Espinosa me regaló dos historias. La de Kapingamarangi, que dejo para otro día, provocada porque hablamos de islas y de territorios de ultramar y, dado que se coló de refilón en mi watshap una foto del Sirocco y de su capitán Toni Nieto y de que ambos somos amigos de parte de la tripulación que en esos momentos surcaba las aguas de Baleares, pues Espinosa me contó la historia del primer campo de concentración que existió en el mundo y de que fue español.
En tiempos de Napoleón, el ejército francés entró en España como el que entra en la cocina del vecino a coger un poco de perejil. Con la excusa de que iban a invadir Portugal, el rey los dejó pasar, me imagino que a cambio de una gran suma de dinero. Y la familia real fue llevada a Fontenaibleau.
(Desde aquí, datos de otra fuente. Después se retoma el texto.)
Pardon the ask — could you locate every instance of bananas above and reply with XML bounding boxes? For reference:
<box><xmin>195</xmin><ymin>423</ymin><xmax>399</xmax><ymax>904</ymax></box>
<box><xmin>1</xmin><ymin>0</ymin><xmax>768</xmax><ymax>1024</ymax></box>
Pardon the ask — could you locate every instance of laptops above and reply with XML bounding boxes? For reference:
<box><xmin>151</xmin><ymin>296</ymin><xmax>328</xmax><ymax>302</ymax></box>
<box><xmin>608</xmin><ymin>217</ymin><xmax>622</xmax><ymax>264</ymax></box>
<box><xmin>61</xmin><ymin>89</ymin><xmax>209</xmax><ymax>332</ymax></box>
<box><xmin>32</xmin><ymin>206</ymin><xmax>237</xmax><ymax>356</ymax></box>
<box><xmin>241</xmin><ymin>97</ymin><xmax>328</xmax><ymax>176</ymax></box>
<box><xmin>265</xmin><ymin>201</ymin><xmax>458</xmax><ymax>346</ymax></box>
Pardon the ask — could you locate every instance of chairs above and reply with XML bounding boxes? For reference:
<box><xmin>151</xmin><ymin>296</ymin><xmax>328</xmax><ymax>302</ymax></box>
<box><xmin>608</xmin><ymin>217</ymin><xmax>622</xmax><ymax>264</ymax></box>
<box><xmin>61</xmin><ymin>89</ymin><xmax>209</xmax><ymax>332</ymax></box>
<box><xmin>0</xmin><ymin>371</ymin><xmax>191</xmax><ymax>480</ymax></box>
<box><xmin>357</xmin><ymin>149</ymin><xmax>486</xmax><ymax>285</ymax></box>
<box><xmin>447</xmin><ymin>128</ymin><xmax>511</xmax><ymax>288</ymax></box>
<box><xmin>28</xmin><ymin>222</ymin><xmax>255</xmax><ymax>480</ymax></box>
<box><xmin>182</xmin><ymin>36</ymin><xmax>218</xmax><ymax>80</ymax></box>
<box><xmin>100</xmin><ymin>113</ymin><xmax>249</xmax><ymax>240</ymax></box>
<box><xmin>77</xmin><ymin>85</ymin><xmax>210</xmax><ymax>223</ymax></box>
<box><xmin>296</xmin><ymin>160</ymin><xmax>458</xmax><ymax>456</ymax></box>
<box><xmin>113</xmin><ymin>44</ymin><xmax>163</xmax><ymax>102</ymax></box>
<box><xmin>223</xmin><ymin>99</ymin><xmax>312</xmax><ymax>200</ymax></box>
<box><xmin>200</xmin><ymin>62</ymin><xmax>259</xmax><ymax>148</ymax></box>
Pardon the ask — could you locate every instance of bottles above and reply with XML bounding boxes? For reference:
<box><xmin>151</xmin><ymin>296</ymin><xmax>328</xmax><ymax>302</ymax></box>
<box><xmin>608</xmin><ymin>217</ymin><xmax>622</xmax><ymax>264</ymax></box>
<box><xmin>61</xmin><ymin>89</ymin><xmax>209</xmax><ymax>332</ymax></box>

No nos vamos a enzarzar en los pormenores del levantamiento del dos de mayo de 1808, sino en la batalla de Bailén, primera derrota del ejército francés en campo abierto, comandado por el general Dupont, frente a las tropas del general Castaños. Hasta dieciocho mil soldados franceses se rindieron. Tras la batalla, las capitulaciones de Andújar en las que se estableció que los franceses abandonarían Andalucía y entregarían sus armas, mientras las autoridades españolas se comprometían a garantizar la vida de los heridos hasta que fueran repatriados. La realidad fue que España no contaba con barcos suficientes para realizar este transporte y pidió ayuda a Gran Bretaña. Esta aceptó y se inició el traslado por toda Andalucía hasta Sanlúcar de Barrameda, padeciendo por la mala alimentación y la disentería.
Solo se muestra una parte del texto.